Fragmento del texto:
___

Ireneo Paz Flores fue un personaje romántico del siglo XIX. En esa centuria, algunos hombres transformaron la vida nacional y tomaron posiciones de partido en las diversas revoluciones; ello los llevó a concitarse simpatías, odios o la más cruel indiferencia.
A setenta y seis años de la muerte de Ireneo Paz, acaecida en la ciudad de México, su actuación política, militar y literaria no ha sido justamente valorada hasta ahora. Carlos Pellicer expresó: «Fue don Ireneo gran proscrito de nuestras letras, esforzado militante de nuestra Guerra de Reforma y contra el Segundo Imperio, destacada figura de la política y de la cultura durante el régimen porfirista… llegó a alcanzar el grado de General del Ejército Republicano del cual jamás hizo ostentación, imbuido de un profundo sentido civilista».[1]
En efecto, Ireneo Paz fue republicano, liberal y ardiente militante en contra de la Intervención Francesa; ese acontecimiento sirvió de marco a su templanza patriótica. Desde joven, en su natal Guadalajara, Ireneo Paz participó como representante de las ideas más avanzadas, al firmar una protesta en su calidad de síndico del ayuntamiento tapatío. Posteriormente, durante el llamado Segundo Imperio, tomó las armas y combatió al régimen monárquico de Maximiliano, quien cayó finalmente en Querétaro.
La acción histórica elevó a Juárez y al grupo liberal a una dimensión singular. Al retomar el poder, don Benito Juárez gobernó en un país de aparente calma, pero no llegó a contener del todo las posiciones políticas de algunos de sus correligionarios, ni supo satisfacer plenamente las necesidades de un país que entraba de lleno en el desarrollo que el liberalismo económico deseaba,[2] hechos que dieron origen a que una clase terrateniente y burguesa bien fortalecida, presionara para asegurar sus privilegios y afanes de acceso al poder. En efecto, algunos hombres representativos del partido liberal veían en la figura de Porfirio Díaz al caudillo que llevaría al país al «orden y progreso» que tanto necesitaba.
Ireneo Paz formó parte de este grupo y fue leal a la causa porfirista. Se convirtió en un crítico constante de las administraciones de Juárez y Lerdo de Tejada, actitud que lo acompañó durante toda su vida y fue forma consecuente de su personalidad. Cuando el mismo general Díaz, una vez instalado en la silla presidencial no supo gobernar con principios democráticos, Ireneo Paz asumió la misma postura crítica, motivo suficiente para que entre don Porfirio y él se produjera una relación amor-odio; el odio venía desde la época en la que el viejo caudillo se deshizo de sus antiguos compañeros jacobinos que lo llevaron al poder, entre los que se encontraba Paz.

___

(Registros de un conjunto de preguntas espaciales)
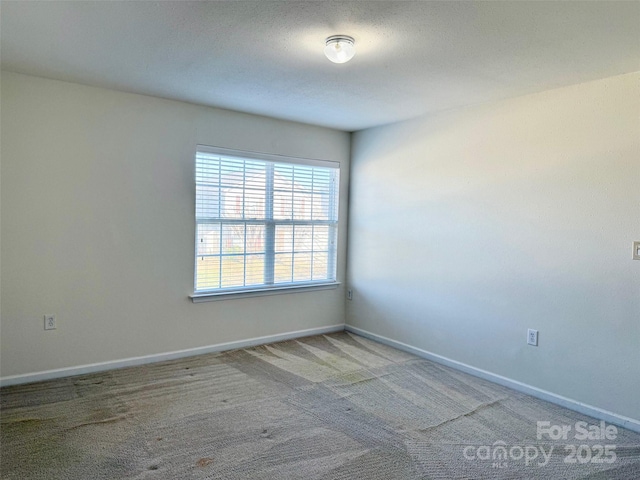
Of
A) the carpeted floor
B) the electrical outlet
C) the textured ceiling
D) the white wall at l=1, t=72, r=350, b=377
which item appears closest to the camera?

___

Según el texto sobre Ireneo Paz, ¿qué grado militar llegó a alcanzar?

El de General del Ejército Republicano.